Reading passage:
◆ ◆ ◆

Unfortunately I can't deploy it with the following code in my first attempt.

I am making it a p1 for now and will simplify the code hopefully to figure out the root cause.

export class EksStack extends Stack {
  constructor(scope: Construct, id: string, props?: StackProps) {
    super(scope, id, props)

    // use my default VPC
    const vpc = getDefaultVpc(this);
    new eks.Cluster(this, 'Cluster', {
      vpc,
      albController: {
        version: eks.AlbControllerVersion.V2_6_2,
      },
      version: eks.KubernetesVersion.V1_27,
      kubectlLayer: new KubectlLayer(this, 'LayerVersion'),
      clusterLogging: [
        eks.ClusterLoggingTypes.API,
        eks.ClusterLoggingTypes.AUTHENTICATOR,
        eks.ClusterLoggingTypes.SCHEDULER,
      ],
      endpointAccess: eks.EndpointAccess.PUBLIC,
      placeClusterHandlerInVpc: true,
      clusterName: 'baking-k8s',
      outputClusterName: true,
      outputMastersRoleArn: true,
      defaultCapacity: 0,
      kubectlEnvironment: { MINIMUM_IP_TARGET: '100', WARM_IP_TARGET: '100' },
    });
  }
}

github-actions · 2023-12-21T00:15:55Z

This issue has not received a response in a while. If you want to keep this issue open, please leave a comment below and auto-close will be canceled.

◆ ◆ ◆

Data records:
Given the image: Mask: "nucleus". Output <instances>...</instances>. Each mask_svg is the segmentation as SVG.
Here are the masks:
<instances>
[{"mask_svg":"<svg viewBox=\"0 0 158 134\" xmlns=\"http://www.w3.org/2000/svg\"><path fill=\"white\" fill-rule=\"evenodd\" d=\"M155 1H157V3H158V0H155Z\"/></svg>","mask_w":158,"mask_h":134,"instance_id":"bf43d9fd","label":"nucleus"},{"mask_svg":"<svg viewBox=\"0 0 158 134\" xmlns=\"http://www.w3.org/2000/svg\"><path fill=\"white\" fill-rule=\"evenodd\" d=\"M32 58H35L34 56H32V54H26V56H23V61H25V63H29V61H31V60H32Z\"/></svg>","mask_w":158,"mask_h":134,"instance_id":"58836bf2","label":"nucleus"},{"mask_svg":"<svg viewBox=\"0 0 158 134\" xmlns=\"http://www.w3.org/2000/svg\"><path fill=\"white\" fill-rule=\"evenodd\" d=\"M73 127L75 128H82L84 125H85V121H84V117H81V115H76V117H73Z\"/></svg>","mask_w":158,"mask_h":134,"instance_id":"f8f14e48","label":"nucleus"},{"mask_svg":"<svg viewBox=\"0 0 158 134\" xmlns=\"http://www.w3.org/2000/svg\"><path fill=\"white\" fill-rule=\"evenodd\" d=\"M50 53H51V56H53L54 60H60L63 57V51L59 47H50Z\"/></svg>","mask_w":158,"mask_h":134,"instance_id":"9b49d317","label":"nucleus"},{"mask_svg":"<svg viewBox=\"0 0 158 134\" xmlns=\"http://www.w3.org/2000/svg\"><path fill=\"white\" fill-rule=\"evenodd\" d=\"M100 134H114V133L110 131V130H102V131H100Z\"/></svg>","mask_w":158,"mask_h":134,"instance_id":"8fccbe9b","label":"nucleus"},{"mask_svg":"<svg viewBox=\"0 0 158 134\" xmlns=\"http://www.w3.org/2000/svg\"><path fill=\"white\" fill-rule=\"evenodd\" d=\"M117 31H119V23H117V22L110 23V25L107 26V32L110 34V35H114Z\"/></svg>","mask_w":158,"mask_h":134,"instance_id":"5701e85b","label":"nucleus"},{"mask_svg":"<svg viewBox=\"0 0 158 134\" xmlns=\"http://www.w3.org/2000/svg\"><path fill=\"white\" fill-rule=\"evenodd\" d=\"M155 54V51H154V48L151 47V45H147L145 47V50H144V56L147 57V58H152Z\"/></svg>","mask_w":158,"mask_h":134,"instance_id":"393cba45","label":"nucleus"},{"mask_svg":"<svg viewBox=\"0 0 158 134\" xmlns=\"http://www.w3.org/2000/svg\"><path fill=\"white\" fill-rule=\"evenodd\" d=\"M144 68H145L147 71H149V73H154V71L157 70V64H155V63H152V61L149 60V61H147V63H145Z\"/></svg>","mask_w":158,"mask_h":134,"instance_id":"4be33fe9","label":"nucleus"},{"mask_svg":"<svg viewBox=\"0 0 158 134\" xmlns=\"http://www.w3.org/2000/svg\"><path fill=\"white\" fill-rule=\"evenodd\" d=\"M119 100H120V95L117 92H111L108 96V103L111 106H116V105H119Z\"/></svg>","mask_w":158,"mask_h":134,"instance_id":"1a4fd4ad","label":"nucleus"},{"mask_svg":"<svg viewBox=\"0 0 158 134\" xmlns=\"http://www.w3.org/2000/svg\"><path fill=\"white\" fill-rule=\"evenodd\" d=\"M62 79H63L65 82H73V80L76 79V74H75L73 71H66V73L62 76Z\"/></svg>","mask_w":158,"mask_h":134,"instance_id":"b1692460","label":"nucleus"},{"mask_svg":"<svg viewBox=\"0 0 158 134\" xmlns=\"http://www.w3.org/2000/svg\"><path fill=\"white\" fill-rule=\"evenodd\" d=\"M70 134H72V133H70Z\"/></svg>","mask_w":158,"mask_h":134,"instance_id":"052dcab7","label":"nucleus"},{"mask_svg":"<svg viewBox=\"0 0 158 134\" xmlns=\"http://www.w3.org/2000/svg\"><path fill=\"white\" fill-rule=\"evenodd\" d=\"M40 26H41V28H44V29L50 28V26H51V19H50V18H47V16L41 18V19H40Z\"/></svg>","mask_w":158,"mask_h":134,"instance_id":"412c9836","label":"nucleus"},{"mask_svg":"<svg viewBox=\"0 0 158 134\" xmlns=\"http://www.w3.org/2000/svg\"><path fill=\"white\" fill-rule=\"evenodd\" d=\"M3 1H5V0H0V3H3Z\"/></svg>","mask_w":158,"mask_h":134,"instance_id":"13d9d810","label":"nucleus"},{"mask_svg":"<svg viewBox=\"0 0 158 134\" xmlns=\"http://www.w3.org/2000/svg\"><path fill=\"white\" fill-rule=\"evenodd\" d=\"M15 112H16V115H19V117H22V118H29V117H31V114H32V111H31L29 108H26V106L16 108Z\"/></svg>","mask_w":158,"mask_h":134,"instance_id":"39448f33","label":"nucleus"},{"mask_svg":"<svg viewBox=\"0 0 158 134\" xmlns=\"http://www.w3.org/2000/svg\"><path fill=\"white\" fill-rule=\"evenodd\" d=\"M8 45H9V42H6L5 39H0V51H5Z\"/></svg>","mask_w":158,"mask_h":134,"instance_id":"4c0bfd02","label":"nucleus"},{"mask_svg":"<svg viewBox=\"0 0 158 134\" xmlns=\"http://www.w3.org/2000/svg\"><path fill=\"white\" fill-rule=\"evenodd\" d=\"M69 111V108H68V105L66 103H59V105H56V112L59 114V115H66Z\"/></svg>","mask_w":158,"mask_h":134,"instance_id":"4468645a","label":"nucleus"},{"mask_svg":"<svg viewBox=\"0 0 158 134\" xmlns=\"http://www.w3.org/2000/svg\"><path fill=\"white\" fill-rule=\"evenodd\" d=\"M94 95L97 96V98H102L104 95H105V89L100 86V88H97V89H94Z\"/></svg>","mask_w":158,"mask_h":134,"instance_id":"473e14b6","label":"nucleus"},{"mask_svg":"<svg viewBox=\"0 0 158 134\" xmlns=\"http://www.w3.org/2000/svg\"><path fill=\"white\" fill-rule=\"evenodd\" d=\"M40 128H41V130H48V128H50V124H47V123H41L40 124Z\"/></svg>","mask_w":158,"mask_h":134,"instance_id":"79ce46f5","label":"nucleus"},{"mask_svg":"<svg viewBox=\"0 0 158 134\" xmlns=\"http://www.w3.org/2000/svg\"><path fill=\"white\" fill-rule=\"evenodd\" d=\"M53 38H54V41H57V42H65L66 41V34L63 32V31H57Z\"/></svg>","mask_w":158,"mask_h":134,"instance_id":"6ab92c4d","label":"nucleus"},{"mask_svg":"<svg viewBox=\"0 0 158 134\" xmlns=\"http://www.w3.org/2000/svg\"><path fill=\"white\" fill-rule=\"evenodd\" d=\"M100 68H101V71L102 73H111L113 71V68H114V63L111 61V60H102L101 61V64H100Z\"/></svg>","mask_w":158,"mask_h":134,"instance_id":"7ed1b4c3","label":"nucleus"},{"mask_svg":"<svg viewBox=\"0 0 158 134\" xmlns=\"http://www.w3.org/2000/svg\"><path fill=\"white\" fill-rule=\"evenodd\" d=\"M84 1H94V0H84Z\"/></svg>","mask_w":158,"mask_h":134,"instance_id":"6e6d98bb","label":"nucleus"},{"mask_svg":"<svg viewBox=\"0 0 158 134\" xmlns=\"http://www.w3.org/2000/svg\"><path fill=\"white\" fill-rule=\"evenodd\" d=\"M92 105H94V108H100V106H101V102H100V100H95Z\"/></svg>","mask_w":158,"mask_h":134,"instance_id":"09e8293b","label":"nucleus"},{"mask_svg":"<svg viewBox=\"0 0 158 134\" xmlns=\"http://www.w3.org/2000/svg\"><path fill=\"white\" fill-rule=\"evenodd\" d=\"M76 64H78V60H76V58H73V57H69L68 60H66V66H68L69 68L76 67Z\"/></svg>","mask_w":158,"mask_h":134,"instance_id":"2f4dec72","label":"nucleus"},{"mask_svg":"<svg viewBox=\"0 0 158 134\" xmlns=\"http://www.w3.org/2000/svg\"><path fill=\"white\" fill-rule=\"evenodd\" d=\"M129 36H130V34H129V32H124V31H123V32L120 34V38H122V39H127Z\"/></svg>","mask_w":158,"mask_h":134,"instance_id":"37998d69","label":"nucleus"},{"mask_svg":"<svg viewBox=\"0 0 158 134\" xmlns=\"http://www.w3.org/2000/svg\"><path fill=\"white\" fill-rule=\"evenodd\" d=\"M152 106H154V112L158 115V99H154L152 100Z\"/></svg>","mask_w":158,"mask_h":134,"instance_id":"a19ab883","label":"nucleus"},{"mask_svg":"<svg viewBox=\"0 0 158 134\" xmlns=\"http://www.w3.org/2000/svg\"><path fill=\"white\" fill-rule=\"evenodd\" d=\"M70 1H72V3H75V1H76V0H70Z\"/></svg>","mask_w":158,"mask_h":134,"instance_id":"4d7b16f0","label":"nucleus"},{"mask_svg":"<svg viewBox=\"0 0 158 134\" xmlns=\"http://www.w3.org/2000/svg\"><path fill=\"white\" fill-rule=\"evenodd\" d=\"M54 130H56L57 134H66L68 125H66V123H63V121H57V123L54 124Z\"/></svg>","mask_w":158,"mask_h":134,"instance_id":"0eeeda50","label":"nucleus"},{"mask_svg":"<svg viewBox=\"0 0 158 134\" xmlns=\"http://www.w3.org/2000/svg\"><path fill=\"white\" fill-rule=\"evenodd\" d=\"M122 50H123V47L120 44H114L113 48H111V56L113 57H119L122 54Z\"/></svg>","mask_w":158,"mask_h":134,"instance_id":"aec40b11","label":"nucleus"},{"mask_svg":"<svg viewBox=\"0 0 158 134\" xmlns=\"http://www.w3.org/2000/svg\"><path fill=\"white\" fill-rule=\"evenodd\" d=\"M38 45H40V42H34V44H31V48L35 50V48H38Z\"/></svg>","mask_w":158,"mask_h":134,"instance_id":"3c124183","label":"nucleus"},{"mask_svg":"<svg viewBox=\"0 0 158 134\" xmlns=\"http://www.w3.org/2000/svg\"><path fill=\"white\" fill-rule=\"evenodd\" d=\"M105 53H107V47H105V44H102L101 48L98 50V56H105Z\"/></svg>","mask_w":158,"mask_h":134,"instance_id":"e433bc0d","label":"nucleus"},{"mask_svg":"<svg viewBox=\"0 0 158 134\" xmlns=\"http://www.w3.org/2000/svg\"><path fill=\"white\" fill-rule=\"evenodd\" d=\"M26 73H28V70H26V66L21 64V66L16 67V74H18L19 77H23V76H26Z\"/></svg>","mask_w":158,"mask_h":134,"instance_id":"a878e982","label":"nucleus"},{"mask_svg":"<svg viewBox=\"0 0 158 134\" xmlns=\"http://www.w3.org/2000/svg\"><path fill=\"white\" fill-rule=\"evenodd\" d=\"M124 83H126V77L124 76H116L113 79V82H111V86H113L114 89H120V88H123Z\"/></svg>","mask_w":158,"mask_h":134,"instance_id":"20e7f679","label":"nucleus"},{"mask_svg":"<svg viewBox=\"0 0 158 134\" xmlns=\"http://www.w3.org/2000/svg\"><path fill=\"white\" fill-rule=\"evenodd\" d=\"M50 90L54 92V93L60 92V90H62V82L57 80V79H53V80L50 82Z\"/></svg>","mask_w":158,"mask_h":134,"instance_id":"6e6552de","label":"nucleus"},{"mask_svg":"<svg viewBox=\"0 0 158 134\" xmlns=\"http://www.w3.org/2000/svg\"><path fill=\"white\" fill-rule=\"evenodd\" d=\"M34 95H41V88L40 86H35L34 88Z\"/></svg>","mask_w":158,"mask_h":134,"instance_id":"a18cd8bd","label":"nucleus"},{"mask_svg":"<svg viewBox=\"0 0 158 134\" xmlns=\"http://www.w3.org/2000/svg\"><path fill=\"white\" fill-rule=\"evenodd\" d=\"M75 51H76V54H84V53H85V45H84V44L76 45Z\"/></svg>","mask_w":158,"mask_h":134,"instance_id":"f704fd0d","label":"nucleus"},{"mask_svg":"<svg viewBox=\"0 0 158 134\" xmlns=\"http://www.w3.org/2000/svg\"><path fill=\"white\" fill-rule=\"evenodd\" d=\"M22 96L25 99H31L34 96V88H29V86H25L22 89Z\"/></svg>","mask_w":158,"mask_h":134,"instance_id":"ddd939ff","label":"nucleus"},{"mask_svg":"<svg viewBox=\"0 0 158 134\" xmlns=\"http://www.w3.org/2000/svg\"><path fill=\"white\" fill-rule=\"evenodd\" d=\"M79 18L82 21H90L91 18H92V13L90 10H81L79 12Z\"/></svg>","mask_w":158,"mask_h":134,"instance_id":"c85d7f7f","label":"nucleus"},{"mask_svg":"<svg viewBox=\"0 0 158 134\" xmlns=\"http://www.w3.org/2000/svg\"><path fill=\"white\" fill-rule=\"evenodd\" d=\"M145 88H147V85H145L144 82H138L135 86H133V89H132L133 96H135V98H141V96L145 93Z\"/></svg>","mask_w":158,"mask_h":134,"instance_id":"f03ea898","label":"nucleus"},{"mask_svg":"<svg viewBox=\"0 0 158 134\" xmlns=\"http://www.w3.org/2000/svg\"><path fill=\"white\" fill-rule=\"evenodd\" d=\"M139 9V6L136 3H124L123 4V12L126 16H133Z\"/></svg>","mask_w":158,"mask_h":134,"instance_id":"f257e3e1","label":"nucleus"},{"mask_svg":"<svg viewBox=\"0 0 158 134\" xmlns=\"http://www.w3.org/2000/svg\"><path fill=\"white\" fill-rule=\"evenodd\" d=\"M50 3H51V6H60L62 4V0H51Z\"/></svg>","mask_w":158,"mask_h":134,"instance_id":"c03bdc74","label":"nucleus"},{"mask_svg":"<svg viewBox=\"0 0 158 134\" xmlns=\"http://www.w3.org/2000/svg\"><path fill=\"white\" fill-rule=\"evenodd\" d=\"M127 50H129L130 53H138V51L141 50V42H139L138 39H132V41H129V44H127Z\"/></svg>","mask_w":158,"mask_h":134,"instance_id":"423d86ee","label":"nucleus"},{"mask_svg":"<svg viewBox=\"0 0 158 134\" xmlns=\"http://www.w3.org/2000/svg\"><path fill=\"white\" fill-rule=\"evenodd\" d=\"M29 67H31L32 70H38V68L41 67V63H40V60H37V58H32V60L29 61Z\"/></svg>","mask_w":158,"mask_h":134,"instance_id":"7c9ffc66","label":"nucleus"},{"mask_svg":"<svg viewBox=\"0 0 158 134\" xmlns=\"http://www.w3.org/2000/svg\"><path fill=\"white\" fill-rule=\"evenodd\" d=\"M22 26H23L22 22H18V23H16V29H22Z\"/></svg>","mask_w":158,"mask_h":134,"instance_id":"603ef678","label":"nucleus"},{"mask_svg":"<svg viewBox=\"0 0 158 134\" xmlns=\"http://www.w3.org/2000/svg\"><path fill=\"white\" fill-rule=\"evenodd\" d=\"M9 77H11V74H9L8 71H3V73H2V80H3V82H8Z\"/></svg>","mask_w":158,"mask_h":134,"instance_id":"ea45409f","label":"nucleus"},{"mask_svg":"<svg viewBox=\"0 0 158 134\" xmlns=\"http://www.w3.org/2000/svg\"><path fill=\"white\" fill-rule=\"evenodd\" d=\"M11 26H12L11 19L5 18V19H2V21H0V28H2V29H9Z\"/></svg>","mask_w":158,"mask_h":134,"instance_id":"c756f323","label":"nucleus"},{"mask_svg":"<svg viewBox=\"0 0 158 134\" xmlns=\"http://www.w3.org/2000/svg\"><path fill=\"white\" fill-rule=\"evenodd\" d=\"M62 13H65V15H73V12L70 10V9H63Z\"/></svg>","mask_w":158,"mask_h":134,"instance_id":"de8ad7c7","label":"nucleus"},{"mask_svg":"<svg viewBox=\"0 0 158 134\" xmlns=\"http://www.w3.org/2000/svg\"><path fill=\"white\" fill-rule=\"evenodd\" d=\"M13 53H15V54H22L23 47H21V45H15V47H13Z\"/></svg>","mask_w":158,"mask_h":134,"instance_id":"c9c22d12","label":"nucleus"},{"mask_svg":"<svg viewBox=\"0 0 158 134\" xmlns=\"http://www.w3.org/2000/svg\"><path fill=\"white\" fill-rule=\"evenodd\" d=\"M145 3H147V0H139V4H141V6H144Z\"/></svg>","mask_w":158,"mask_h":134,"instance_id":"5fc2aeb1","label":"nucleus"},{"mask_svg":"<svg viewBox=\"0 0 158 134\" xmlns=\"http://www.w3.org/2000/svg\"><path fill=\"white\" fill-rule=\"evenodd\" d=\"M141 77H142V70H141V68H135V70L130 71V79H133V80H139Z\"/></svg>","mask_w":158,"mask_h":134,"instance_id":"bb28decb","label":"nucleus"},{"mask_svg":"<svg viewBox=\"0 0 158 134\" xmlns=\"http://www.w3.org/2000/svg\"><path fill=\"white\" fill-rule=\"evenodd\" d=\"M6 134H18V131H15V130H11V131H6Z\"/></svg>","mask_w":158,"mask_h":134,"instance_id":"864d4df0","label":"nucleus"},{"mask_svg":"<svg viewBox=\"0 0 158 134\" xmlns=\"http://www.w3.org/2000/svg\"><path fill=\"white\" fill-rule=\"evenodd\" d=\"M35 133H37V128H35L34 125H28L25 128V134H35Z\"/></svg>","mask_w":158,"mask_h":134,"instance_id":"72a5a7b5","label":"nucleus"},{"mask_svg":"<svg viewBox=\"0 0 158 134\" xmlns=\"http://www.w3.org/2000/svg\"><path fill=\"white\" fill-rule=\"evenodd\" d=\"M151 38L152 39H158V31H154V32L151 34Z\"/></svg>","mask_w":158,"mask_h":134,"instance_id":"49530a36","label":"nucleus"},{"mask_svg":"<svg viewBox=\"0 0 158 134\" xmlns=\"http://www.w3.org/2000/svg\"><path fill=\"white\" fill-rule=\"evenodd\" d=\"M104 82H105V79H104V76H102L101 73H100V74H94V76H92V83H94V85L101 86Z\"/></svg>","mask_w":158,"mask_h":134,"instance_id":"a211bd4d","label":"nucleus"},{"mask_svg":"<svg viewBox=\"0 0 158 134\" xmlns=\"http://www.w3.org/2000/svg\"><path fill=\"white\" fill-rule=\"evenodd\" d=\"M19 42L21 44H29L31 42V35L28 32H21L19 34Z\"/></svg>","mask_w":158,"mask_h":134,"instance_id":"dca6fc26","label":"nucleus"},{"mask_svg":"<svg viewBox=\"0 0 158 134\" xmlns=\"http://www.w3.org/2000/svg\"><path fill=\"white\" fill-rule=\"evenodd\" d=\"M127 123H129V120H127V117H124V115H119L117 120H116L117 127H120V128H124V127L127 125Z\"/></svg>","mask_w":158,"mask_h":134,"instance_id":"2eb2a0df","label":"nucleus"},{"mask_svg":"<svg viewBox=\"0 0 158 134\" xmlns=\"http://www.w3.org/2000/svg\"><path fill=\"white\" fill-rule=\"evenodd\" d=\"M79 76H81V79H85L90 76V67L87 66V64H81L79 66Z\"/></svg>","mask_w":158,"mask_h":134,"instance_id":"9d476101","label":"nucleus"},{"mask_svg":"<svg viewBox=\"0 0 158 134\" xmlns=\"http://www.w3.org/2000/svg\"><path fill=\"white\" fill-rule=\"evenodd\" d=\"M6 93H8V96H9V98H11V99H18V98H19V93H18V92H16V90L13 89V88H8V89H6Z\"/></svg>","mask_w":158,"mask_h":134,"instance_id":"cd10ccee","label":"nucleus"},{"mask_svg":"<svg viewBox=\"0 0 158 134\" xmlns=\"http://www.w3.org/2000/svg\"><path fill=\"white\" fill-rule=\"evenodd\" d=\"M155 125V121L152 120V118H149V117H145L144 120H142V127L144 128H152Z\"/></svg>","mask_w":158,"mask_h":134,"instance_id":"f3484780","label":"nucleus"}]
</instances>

◆ ◆ ◆

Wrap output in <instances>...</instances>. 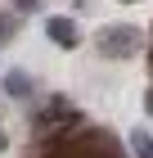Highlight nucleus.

◆ ◆ ◆

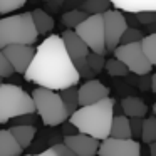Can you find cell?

◆ ◆ ◆

What you will do:
1/ Copy from the EKS issue excerpt the passage from "Unfortunately I can't" up to and including "the root cause.".
2/ Which cluster logging types are listed in the EKS issue excerpt?
3/ Based on the EKS issue excerpt, decide whether each statement is true, answering yes or no and quoting the words that decide it: (a) The cluster is named 'baking-k8s'. (b) The cluster endpoint access is private. (c) The cluster uses Kubernetes version 1.28.

Solutions below:
1/
Unfortunately I can't deploy it with the following code in my first attempt.

I am making it a p1 for now and will simplify the code hopefully to figure out the root cause.

2/
API
AUTHENTICATOR
SCHEDULER

3/
(a) Yes: "clusterName: 'baking-k8s',"
(b) No: "endpointAccess: eks.EndpointAccess.PUBLIC,"
(c) No: "version: eks.KubernetesVersion.V1_27,"